Data lines.
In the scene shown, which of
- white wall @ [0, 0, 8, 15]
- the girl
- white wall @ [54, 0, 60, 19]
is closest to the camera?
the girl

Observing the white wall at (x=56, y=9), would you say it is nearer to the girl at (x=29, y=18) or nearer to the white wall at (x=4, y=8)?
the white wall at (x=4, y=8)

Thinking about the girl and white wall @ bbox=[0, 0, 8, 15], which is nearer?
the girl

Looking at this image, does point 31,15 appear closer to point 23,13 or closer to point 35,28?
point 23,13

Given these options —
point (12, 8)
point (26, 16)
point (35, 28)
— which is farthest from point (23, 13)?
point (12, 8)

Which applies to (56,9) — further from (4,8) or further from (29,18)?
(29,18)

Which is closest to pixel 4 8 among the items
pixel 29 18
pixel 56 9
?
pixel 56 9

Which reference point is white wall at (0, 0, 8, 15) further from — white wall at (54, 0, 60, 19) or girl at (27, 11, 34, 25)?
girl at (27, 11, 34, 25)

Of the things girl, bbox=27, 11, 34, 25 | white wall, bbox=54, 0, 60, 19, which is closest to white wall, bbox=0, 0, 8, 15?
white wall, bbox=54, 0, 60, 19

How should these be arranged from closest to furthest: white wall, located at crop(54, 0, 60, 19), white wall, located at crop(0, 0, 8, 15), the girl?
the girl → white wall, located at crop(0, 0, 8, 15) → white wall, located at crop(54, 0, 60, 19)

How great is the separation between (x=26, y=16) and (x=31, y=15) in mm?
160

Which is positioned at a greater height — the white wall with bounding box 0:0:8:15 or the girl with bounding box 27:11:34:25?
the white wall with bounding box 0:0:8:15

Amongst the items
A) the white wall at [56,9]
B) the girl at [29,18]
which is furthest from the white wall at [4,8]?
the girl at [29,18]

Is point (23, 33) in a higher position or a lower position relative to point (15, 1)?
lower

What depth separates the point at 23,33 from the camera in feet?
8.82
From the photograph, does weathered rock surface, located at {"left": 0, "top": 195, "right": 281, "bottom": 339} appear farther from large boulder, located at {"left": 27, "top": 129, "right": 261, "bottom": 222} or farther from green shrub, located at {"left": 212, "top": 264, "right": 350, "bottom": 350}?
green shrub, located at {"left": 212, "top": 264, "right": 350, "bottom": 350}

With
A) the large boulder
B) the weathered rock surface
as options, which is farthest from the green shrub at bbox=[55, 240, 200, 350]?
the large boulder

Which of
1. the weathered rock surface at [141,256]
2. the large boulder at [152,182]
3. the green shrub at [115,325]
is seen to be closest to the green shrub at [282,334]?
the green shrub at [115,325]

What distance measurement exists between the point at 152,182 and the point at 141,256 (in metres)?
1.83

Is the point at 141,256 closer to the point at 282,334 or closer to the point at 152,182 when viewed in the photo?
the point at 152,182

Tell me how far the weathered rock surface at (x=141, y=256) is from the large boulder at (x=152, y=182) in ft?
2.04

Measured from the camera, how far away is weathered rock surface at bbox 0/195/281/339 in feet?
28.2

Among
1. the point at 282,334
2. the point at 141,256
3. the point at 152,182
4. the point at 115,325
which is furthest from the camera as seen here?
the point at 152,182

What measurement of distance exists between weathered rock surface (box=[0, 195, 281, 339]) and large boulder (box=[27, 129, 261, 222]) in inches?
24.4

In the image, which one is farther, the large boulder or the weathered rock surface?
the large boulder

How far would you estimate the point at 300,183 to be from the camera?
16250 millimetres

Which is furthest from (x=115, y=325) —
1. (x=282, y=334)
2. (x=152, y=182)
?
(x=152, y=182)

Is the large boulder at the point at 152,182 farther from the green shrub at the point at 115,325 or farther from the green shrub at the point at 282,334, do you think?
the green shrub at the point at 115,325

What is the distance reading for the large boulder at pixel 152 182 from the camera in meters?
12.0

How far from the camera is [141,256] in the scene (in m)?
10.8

Set task. Put the records, from the line that contains "Measured from the" up to and including the final line of the records, into a Markdown table with the columns Row and Line. Give each line a row number and leave out blank lines.

Full output.
| Row | Line |
|---|---|
| 1 | Measured from the camera, how far away is weathered rock surface at bbox 0/195/281/339 in feet? |
| 2 | 28.2 |
| 3 | Among |
| 4 | 1. the point at 282,334 |
| 5 | 2. the point at 141,256 |
| 6 | 3. the point at 152,182 |
| 7 | 4. the point at 115,325 |
| 8 | which is furthest from the camera as seen here? |
| 9 | the point at 152,182 |
| 10 | What measurement of distance exists between weathered rock surface (box=[0, 195, 281, 339]) and large boulder (box=[27, 129, 261, 222]) in inches? |
| 11 | 24.4 |
| 12 | In the image, which one is farther, the large boulder or the weathered rock surface? |
| 13 | the large boulder |
| 14 | How far would you estimate the point at 300,183 to be from the camera? |
| 15 | 16250 millimetres |
| 16 | Which is furthest from (x=115, y=325) — |
| 17 | 1. (x=282, y=334) |
| 18 | 2. (x=152, y=182) |
| 19 | ? |
| 20 | (x=152, y=182) |
| 21 | Is the large boulder at the point at 152,182 farther from the green shrub at the point at 115,325 or farther from the green shrub at the point at 282,334, do you think? |
| 22 | the green shrub at the point at 115,325 |
| 23 | What is the distance reading for the large boulder at pixel 152 182 from the camera in meters? |
| 24 | 12.0 |
| 25 | How far from the camera is [141,256] in the scene (in m)? |
| 26 | 10.8 |